◆ **Challenge**: Put the items from the line with "At what distance does" through the line with "A: 1131 millimetres" into a two-column CSV with the columns item and answer. Give one row per item, enclose each field in quotation marks, and replace line breaks with spaces.

◆ **Visual spatial reasoning items**:
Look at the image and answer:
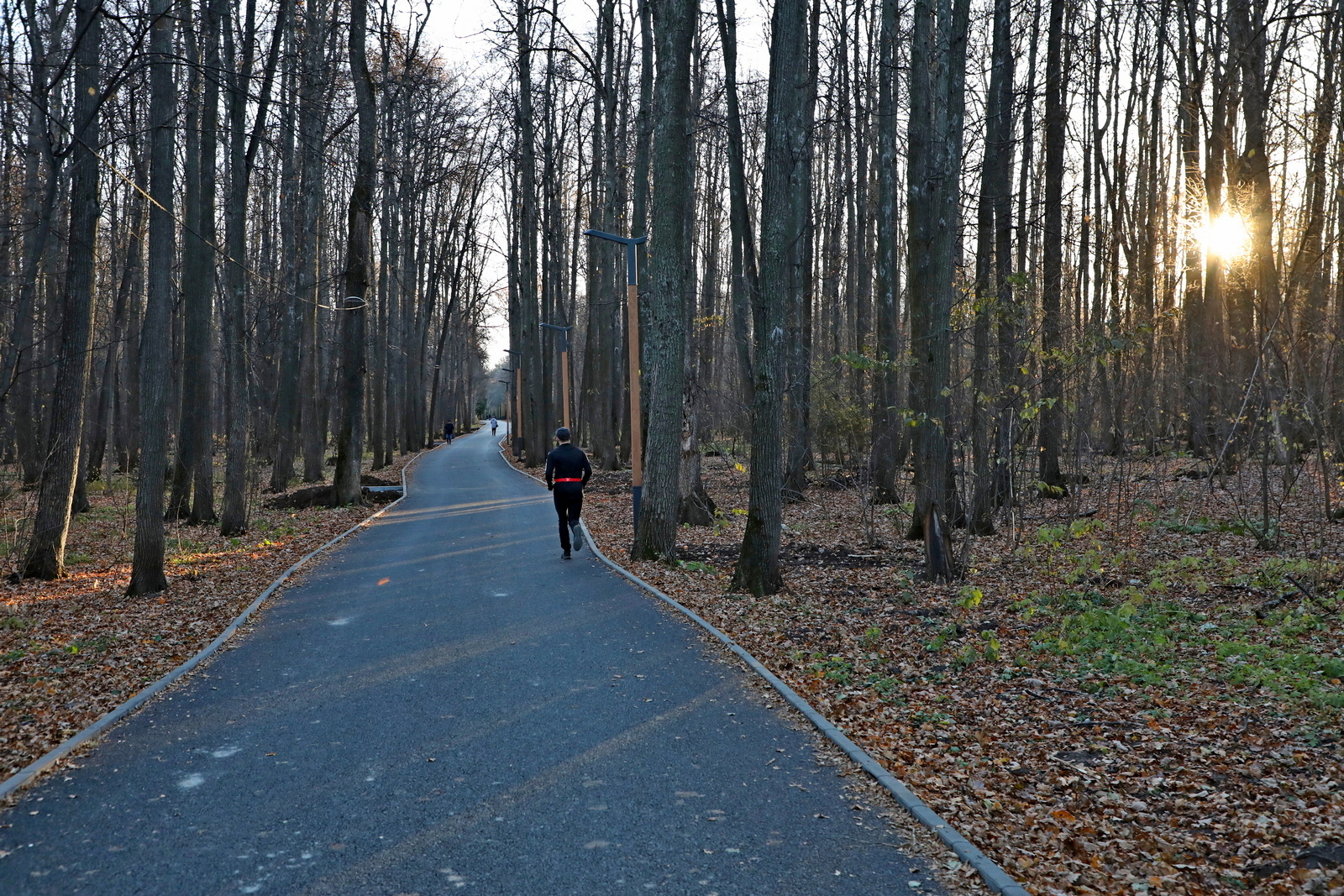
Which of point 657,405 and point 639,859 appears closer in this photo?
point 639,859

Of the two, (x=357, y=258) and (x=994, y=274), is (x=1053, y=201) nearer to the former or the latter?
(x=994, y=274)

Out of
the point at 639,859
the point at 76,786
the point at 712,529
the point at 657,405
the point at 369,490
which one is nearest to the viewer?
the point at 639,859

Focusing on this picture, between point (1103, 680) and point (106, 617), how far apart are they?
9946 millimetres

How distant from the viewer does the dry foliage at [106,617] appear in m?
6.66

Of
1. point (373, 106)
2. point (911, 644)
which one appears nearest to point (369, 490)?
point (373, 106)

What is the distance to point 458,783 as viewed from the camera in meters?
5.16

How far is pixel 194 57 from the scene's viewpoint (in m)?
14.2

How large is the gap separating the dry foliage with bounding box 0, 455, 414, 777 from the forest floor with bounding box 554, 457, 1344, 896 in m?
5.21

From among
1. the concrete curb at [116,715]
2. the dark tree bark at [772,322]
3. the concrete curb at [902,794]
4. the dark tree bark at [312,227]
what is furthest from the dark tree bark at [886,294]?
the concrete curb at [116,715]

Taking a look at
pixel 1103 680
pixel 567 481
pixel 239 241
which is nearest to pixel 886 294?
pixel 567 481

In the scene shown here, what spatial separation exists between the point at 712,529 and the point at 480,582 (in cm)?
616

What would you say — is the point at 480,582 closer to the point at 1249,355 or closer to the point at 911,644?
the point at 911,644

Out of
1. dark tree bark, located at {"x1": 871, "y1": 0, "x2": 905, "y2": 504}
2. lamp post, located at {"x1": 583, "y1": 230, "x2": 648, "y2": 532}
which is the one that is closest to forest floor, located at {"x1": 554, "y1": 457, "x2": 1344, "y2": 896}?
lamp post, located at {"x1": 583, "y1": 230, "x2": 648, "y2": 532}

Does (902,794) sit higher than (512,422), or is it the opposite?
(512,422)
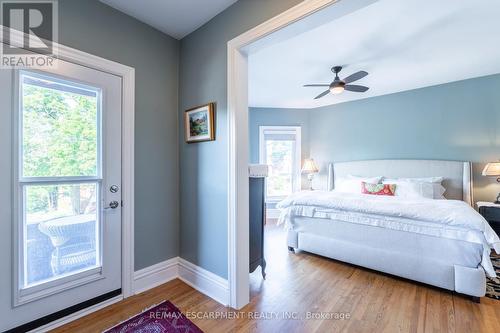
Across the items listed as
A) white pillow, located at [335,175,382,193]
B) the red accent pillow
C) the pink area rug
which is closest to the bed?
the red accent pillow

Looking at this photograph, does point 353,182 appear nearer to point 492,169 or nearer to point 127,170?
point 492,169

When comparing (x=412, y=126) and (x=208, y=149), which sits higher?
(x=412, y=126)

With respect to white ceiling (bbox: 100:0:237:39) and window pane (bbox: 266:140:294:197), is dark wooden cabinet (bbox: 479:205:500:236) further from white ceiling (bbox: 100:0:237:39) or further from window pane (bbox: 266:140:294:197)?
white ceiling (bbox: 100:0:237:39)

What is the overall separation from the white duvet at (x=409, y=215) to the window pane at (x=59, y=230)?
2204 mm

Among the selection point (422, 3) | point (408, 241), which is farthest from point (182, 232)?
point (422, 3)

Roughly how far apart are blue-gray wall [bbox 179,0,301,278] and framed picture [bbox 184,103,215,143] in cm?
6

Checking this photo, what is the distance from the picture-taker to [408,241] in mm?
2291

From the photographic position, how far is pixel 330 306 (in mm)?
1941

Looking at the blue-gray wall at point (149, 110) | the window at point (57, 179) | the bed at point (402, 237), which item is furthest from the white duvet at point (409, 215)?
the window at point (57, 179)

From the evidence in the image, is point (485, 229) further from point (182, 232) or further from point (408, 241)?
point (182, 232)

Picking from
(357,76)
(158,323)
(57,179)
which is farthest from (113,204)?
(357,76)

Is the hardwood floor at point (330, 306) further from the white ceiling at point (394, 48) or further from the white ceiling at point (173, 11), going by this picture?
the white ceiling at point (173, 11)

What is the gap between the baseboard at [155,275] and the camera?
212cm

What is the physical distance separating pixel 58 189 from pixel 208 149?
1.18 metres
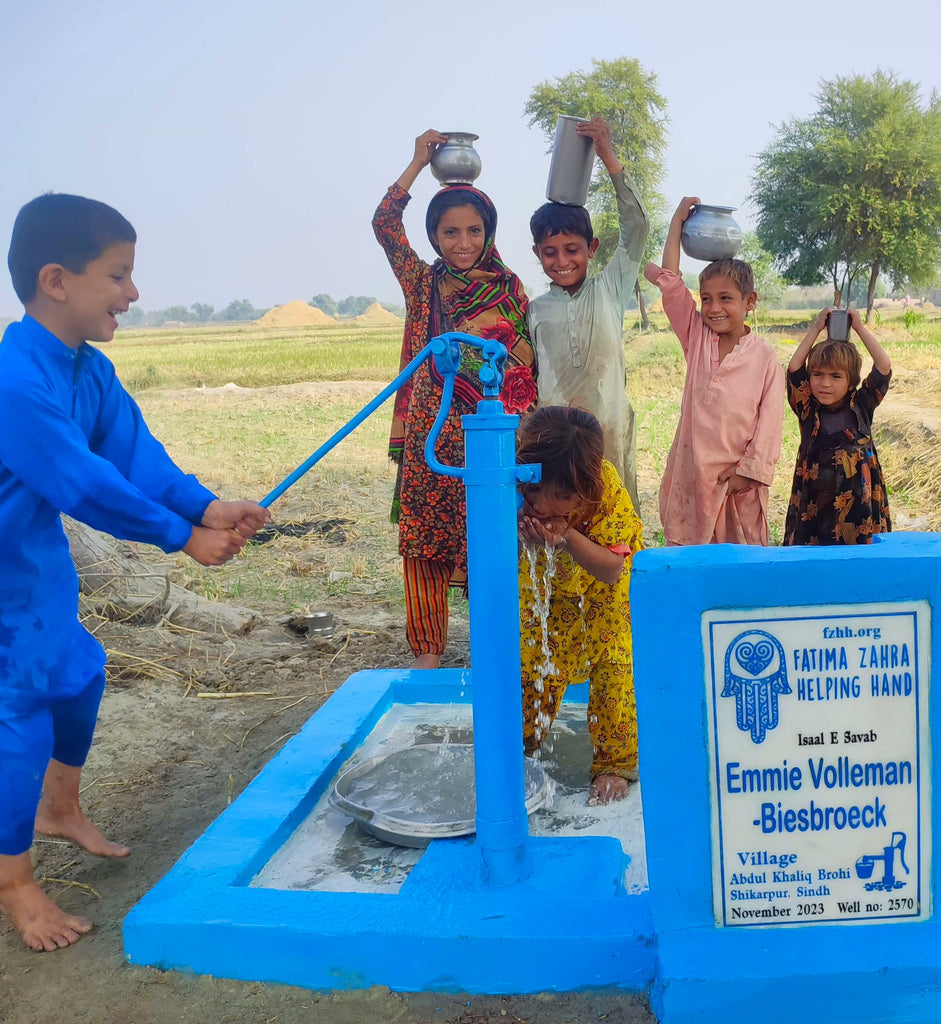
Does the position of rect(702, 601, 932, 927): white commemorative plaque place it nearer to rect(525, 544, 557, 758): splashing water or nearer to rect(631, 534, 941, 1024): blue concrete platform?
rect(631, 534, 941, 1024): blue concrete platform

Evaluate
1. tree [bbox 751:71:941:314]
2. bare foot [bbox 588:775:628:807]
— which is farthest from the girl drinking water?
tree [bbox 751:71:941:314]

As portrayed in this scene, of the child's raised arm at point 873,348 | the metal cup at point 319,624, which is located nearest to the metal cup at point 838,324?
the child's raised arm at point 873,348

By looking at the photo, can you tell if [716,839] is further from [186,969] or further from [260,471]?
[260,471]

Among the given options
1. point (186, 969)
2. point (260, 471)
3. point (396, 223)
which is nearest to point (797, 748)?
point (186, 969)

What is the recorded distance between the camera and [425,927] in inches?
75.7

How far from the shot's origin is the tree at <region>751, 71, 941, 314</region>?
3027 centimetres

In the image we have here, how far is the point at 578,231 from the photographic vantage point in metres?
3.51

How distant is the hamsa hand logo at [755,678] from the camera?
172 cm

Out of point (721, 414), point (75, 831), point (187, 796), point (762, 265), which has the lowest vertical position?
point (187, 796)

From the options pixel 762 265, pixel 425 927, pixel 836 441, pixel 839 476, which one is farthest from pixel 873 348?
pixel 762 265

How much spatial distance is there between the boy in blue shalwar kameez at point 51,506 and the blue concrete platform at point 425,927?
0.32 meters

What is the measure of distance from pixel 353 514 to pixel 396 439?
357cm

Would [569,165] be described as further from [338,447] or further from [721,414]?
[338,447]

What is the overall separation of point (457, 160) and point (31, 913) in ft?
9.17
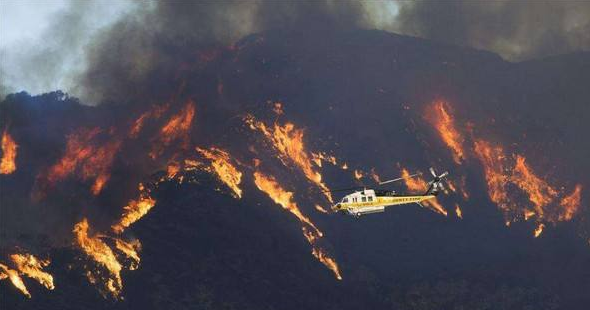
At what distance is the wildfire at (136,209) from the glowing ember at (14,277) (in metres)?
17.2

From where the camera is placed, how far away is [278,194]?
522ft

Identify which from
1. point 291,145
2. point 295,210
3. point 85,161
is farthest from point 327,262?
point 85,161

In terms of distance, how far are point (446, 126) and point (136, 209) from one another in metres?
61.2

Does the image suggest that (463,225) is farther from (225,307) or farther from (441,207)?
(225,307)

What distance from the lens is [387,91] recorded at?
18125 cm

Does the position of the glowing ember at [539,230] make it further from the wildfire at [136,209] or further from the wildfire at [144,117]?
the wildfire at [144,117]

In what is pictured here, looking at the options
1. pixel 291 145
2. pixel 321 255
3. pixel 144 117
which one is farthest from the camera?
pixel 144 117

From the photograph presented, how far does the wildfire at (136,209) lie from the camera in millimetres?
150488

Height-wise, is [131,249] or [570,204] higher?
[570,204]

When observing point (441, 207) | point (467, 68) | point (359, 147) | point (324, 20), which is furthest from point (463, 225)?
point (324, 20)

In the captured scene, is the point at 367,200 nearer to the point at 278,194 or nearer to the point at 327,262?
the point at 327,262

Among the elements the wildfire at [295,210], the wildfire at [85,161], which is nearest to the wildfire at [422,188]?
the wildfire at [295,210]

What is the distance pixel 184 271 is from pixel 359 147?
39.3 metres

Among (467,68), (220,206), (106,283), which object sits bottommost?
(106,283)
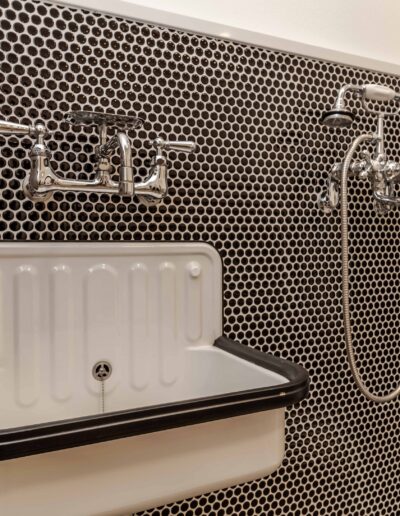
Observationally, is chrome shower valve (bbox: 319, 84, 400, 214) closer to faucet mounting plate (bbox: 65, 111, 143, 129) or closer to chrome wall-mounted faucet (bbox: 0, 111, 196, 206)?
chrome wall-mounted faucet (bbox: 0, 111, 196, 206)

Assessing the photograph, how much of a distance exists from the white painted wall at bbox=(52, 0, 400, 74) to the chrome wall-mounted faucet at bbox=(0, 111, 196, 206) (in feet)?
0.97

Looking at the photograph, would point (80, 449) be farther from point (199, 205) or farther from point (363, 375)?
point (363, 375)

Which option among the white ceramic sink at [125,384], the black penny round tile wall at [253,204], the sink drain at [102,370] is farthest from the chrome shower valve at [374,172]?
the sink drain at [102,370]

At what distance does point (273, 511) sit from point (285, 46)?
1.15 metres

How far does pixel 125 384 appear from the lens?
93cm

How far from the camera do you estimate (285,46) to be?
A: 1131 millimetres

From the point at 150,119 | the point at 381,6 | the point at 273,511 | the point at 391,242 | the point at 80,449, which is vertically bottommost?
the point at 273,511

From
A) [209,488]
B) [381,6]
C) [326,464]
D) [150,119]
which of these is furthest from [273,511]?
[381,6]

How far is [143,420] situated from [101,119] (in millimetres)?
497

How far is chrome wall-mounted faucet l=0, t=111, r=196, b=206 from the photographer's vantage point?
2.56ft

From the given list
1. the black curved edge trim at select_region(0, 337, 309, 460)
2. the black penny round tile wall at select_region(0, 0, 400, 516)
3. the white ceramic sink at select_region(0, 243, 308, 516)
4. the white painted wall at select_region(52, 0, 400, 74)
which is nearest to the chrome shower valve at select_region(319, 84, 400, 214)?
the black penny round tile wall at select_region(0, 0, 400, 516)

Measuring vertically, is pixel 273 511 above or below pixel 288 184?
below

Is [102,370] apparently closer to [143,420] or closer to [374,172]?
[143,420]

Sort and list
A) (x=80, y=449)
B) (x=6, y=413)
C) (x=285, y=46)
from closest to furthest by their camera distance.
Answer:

◆ **Exercise solution**:
item,answer
"At what distance does point (273, 511) sit from point (285, 46)?","1.15 metres"
"How far does pixel 125 384 appear from the lens?","93cm"
"How far from the camera do you estimate (285,46) to be?","A: 1131 millimetres"